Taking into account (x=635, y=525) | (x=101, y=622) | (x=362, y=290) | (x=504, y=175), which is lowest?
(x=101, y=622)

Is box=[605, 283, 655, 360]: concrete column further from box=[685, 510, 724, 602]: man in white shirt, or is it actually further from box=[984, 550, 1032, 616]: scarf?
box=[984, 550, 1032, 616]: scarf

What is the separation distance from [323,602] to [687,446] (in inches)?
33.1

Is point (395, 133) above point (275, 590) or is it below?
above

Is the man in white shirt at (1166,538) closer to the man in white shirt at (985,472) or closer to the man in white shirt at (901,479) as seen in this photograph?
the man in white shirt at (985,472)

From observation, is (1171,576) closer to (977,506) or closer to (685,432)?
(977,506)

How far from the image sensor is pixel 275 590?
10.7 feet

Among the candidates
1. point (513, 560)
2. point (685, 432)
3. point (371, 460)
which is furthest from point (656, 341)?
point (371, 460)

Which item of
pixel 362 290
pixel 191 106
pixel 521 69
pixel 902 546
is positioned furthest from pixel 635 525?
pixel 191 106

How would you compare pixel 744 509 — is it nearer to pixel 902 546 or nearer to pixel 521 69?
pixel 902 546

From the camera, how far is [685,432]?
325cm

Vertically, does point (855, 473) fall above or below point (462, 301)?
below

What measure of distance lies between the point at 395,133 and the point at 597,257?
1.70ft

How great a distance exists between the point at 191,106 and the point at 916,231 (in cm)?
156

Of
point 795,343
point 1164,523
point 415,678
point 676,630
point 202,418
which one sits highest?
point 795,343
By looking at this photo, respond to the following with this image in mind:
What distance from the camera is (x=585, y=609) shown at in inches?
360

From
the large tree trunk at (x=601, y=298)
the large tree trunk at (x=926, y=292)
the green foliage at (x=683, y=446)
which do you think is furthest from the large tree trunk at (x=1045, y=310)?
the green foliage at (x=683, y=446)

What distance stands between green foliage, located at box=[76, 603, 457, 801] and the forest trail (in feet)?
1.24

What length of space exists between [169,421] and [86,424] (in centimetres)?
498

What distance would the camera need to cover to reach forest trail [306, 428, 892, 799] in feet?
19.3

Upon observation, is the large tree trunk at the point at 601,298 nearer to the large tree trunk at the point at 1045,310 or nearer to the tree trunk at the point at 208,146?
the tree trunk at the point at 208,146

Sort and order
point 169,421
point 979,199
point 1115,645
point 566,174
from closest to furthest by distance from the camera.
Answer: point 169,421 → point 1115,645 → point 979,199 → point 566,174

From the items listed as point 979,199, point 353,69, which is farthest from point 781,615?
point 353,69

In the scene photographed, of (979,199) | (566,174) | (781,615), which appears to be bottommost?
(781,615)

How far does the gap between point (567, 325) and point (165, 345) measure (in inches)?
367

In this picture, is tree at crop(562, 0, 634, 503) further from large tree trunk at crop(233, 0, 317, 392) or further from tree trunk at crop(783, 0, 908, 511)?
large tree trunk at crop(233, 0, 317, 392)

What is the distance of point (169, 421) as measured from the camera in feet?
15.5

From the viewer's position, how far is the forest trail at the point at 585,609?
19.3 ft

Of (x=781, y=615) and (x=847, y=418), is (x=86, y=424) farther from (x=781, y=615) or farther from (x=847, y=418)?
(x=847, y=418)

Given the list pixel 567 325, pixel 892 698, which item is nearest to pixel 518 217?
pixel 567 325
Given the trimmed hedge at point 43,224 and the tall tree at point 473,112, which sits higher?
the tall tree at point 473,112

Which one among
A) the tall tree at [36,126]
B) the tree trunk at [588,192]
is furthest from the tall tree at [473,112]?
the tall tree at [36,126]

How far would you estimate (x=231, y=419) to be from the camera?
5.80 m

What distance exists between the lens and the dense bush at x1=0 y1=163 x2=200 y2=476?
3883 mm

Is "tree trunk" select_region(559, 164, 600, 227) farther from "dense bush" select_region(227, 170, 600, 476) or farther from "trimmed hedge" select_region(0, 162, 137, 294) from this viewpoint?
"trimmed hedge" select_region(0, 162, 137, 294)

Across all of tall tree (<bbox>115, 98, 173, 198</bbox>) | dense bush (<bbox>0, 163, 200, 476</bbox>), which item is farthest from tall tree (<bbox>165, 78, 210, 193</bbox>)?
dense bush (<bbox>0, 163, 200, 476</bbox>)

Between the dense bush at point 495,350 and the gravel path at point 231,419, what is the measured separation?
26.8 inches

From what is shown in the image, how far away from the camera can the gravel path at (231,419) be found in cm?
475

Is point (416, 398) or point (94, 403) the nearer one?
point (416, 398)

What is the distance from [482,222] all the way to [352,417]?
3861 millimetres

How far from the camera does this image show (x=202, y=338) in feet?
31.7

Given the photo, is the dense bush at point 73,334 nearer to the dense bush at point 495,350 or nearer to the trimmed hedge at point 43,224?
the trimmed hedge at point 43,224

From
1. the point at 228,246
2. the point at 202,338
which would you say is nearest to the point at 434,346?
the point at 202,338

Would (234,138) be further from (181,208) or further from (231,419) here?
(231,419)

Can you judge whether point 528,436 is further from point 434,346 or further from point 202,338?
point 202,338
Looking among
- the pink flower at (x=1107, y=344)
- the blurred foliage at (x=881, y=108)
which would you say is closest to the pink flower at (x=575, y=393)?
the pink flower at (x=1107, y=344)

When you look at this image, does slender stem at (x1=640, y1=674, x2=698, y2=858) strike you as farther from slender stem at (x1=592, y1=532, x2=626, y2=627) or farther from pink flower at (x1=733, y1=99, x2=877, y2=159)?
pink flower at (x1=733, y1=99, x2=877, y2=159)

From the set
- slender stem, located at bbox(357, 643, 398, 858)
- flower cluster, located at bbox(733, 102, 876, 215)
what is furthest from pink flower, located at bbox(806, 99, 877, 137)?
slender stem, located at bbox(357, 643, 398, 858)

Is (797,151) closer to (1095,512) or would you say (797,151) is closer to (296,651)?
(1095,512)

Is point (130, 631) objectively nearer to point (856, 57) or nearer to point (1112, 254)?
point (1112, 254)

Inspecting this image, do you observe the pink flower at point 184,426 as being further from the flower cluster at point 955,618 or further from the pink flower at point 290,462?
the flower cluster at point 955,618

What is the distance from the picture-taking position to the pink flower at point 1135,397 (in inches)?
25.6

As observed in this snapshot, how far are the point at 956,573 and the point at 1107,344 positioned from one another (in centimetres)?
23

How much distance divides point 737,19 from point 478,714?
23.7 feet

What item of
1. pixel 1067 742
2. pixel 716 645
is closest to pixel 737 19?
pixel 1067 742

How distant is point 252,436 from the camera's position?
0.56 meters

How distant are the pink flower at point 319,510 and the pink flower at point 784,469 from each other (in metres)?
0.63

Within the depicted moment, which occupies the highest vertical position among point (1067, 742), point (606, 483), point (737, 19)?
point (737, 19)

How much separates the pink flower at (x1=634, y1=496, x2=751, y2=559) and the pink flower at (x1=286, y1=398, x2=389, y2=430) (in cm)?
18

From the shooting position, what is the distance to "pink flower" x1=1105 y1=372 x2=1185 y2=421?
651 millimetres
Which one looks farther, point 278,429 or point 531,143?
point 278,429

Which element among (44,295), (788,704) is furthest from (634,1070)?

⁂

--- CHALLENGE ---
Type out all of the material again, word for word.

--- RESPONSE TO THIS EXERCISE ---
Taking into account (x=635, y=525) | (x=101, y=622) | (x=362, y=290) | (x=504, y=175), which is lowest?
(x=101, y=622)

Is box=[605, 283, 655, 360]: concrete column further from box=[685, 510, 724, 602]: man in white shirt, or is it actually further from box=[984, 550, 1032, 616]: scarf?
box=[984, 550, 1032, 616]: scarf

What is the separation distance from [323,602] to [687,446] (in inches)?
33.1

Is point (395, 133) above point (275, 590) or is it below?
above

Is the man in white shirt at (1166,538) closer to the man in white shirt at (985,472) or closer to the man in white shirt at (901,479) as seen in this photograph?
the man in white shirt at (985,472)

From observation, is (1171,576) closer to (977,506) or closer to (685,432)?
(977,506)

How far from the image sensor is pixel 275 590?
10.7 feet

Among the candidates
1. point (513, 560)
2. point (685, 432)
3. point (371, 460)
which is furthest from point (656, 341)?
point (371, 460)

Which item of
pixel 362 290
pixel 191 106
pixel 521 69
pixel 902 546
is positioned furthest from pixel 635 525?
pixel 191 106

How would you compare pixel 744 509 — is it nearer to pixel 902 546 or nearer to pixel 521 69?
pixel 902 546

From the camera, how far is [685,432]?
325cm

Vertically, does point (855, 473) fall above or below point (462, 301)?
below

What measure of distance lies between the point at 395,133 and the point at 597,257?
1.70ft

How great a distance exists between the point at 191,106 and the point at 916,231 (in cm)?
156

Of
point 795,343
point 1164,523
point 415,678
point 676,630
point 202,418
which one sits highest?
point 795,343
By looking at this photo, respond to the following with this image in mind:
What distance from the camera is (x=585, y=609) shown at in inches?
360

From
the large tree trunk at (x=601, y=298)
the large tree trunk at (x=926, y=292)
the green foliage at (x=683, y=446)
which do you think is furthest from the large tree trunk at (x=1045, y=310)?
the green foliage at (x=683, y=446)

What distance stands between green foliage, located at box=[76, 603, 457, 801] and the forest trail (in feet)?
1.24

What length of space exists between [169,421] and [86,424] (in centimetres)?
498

What distance would the camera need to cover to reach forest trail [306, 428, 892, 799] in feet?
19.3

Upon observation, is the large tree trunk at the point at 601,298 nearer to the large tree trunk at the point at 1045,310 or nearer to the tree trunk at the point at 208,146?
the tree trunk at the point at 208,146

Sort and order
point 169,421
point 979,199
point 1115,645
point 566,174
from closest to furthest by distance from the camera.
Answer: point 169,421 → point 1115,645 → point 979,199 → point 566,174

From the items listed as point 979,199, point 353,69, which is farthest from point 781,615?
point 353,69

In the scene photographed, of (979,199) | (566,174) | (781,615), which appears to be bottommost?
(781,615)

How far does the gap between point (567, 325) and point (165, 345) measure (in inches)?
367

In this picture, is tree at crop(562, 0, 634, 503) further from large tree trunk at crop(233, 0, 317, 392) or further from tree trunk at crop(783, 0, 908, 511)?
large tree trunk at crop(233, 0, 317, 392)

What is the distance of point (169, 421) as measured from the camera in feet?
15.5

From the viewer's position, how far is the forest trail at the point at 585,609?
19.3 ft

Of (x=781, y=615) and (x=847, y=418), is (x=86, y=424) farther from (x=781, y=615) or farther from (x=847, y=418)?
(x=847, y=418)

Given the list pixel 567 325, pixel 892 698, which item is nearest to pixel 518 217?
pixel 567 325
Given the trimmed hedge at point 43,224 and the tall tree at point 473,112, which sits higher?
the tall tree at point 473,112

Which one among
A) the tall tree at [36,126]
B) the tree trunk at [588,192]
is furthest from the tall tree at [473,112]?
the tall tree at [36,126]

How far would you estimate (x=231, y=419) to be from the camera?
5.80 m

What distance exists between the lens and the dense bush at x1=0 y1=163 x2=200 y2=476?
3883 mm

Is "tree trunk" select_region(559, 164, 600, 227) farther from "dense bush" select_region(227, 170, 600, 476) or farther from "trimmed hedge" select_region(0, 162, 137, 294) from this viewpoint?
"trimmed hedge" select_region(0, 162, 137, 294)

Across all of tall tree (<bbox>115, 98, 173, 198</bbox>) | dense bush (<bbox>0, 163, 200, 476</bbox>), which item is farthest from tall tree (<bbox>165, 78, 210, 193</bbox>)?
dense bush (<bbox>0, 163, 200, 476</bbox>)

Between the dense bush at point 495,350 and the gravel path at point 231,419, what is the measured separation?
26.8 inches

From what is shown in the image, how far away from the camera can the gravel path at (231,419) be found in cm?
475

Is point (416, 398) or point (94, 403) the nearer one?
point (416, 398)

What is the distance from [482,222] all the way to [352,417]?
3861 millimetres

How far from the camera does this image show (x=202, y=338) in feet?
31.7

Given the photo, is the dense bush at point 73,334 nearer to the dense bush at point 495,350 or nearer to the trimmed hedge at point 43,224?
the trimmed hedge at point 43,224

From
1. the point at 228,246
2. the point at 202,338
which would you say is nearest to the point at 434,346?
the point at 202,338

Would (234,138) be further from (181,208) or further from (231,419) here?
(231,419)

Can you judge whether point 528,436 is further from point 434,346 or further from point 202,338?
point 202,338
Looking among
- the pink flower at (x=1107, y=344)
- the blurred foliage at (x=881, y=108)
which would you say is closest to the pink flower at (x=575, y=393)?
the pink flower at (x=1107, y=344)

When you look at this image, does slender stem at (x1=640, y1=674, x2=698, y2=858) strike you as farther from slender stem at (x1=592, y1=532, x2=626, y2=627) or farther from pink flower at (x1=733, y1=99, x2=877, y2=159)?
pink flower at (x1=733, y1=99, x2=877, y2=159)

From the set
- slender stem, located at bbox(357, 643, 398, 858)
- flower cluster, located at bbox(733, 102, 876, 215)
what is furthest from pink flower, located at bbox(806, 99, 877, 137)?
slender stem, located at bbox(357, 643, 398, 858)

Is (797,151) closer to (1095,512) or would you say (797,151) is closer to (296,651)?
(1095,512)

Is point (130, 631) objectively nearer to point (856, 57) or nearer to point (1112, 254)?
point (1112, 254)

Inspecting this image, do you observe the pink flower at point 184,426 as being further from the flower cluster at point 955,618 or further from the pink flower at point 290,462?
the flower cluster at point 955,618

What is the distance from the picture-taking position to the pink flower at point 1135,397 (in inches)?
25.6

As observed in this snapshot, how far are the point at 956,573 and the point at 1107,344 positioned from one another (in centimetres)?
23

How much distance divides point 737,19 from point 478,714?
23.7 feet

What item of
1. pixel 1067 742
2. pixel 716 645
is closest to pixel 737 19?
pixel 1067 742

How distant is point 252,436 from the camera's position?
0.56 meters

How distant are the pink flower at point 319,510 and the pink flower at point 784,469 from each other (in metres)?
0.63

Within the depicted moment, which occupies the highest vertical position among point (1067, 742), point (606, 483), point (737, 19)?
point (737, 19)

How much separates the pink flower at (x1=634, y1=496, x2=751, y2=559) and the pink flower at (x1=286, y1=398, x2=389, y2=430) (in cm)?
18

From the shooting position, what is the distance to "pink flower" x1=1105 y1=372 x2=1185 y2=421?
651 millimetres
Which one looks farther, point 278,429 or point 531,143?
point 278,429

Which element among (44,295), (788,704) is furthest from (634,1070)?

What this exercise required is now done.